Question

Statistical background for computing intial estimates for the means of negative binomially distributed gene counts in DESeq2

0

Entering edit mode

nikosbosse • 0

@nikosbosse-19203

Last seen 5.3 years ago

Please excuse if this is not the right place to post this question. I am trying to wrap my head around the exact details of the DESeq2 method in order to reimplement a simplified version of it in Stan for training purposes.

At the moment I am struggling to grasp how means for the negative binomial distribution of each gene count K_ij are computed.

Information given in the paper from from Love, Huber, Anders (2010)

In the paper (https://genomebiology.biomedcentral.com/articles/10.1186/s13059-014-0550-8#Materialsandmethods), the following is detailled:

K_ij ~ NB(mu_ij; alpha_i), so the count K for gene i in sample j is negative binomially distributed with mean mu_ij and dispersion alpha_i.

the mean mu_ij is specified as mu_ij = s_ij * q_ij

with s_ij = s_j = a normalization factor and q_ij = a quantity that is proportional to the concentration of the cDNA fragments of gene i in the sample j.

q_ij is modeled as log q_ij = sum (x_jr * beta_ir)

My questions

In the paper they say they start by fitting a negative binomial GLM to the gene's count data, to get initial estimates mu_ij.hat.

1) how does this model exactly look like written down and how do I get my initial estimates mu_ij.hat?

2) Are the raw gene counts the dependent variable, or are the q_ij? If so, how exactly do I derive the q_ij? If gene counts are used: at what point do I account for different library sizes?

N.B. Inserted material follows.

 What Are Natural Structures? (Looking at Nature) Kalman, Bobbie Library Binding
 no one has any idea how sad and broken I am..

3) Some lines above the paper states that the DESeq2 design matrix does not have full rank, but that a unique solution exists due to the zero-centered prior distribution. At this step I am not using the prior, do I nevertheless use a rank-deficient design matrix for this step?

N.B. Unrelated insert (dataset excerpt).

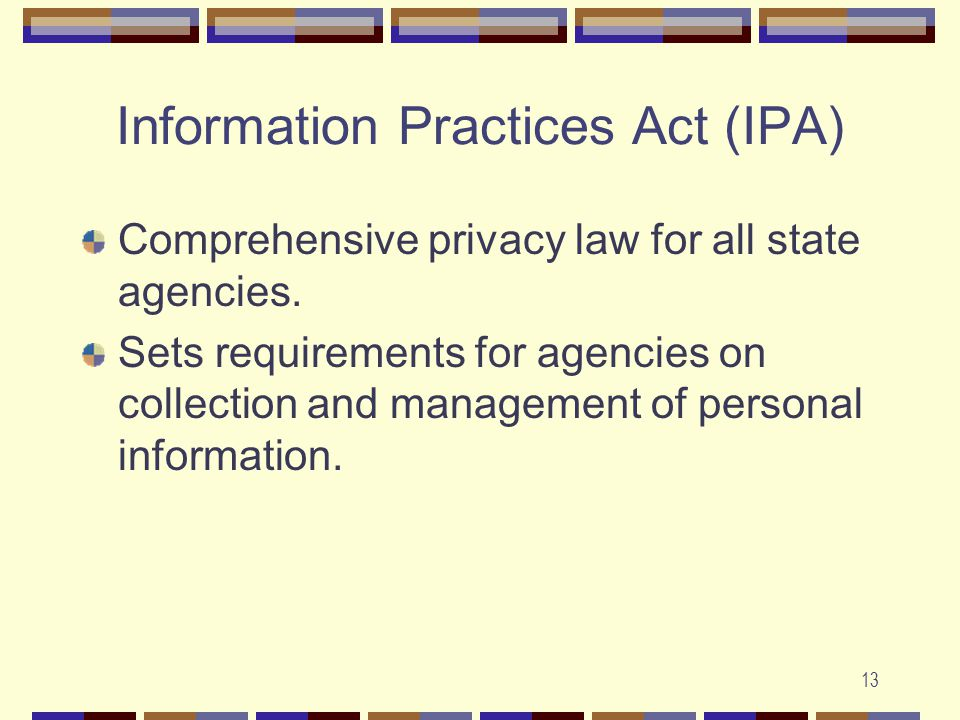 13 Information Practices Act (IPA) Comprehensive privacy law for all state agencies.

My attempt at replicating what is done in R

To gain a better understanding I tried to make the following mock example for just one gene in R.

conditions <- c(rep("a", 5), rep("b", 5))
# some random data
values_a <- c(7,5,103,20,80) 
values_b <- c(12,40,170,92,110)

example <- data.frame("counts" = c(values_a, values_b),
                      "condition" = c(rep("a", 5), rep("b", 5)))

#compute normalization factors
s <- c(values_a, values_b) / exp(mean(log(c(values_a, values_b))))

#fit negative binomial glm - EDIT: This is wrong, see first answer
res1 <- MASS::glm.nb(log(counts) ~ condition, data = example)
mu1 <- exp(res1$fitted.values) * s

#fit model without log 
res2 <- MASS::glm.nb(counts ~ condition, data = example)
mu2 <- res2$fitted.values * s

6) how could my code / approach be corrected? I have a feeling that my attempt is not correct as I am fitting 1 single model across all replicates and conditions and am also ignoring library sizes when fitting the model.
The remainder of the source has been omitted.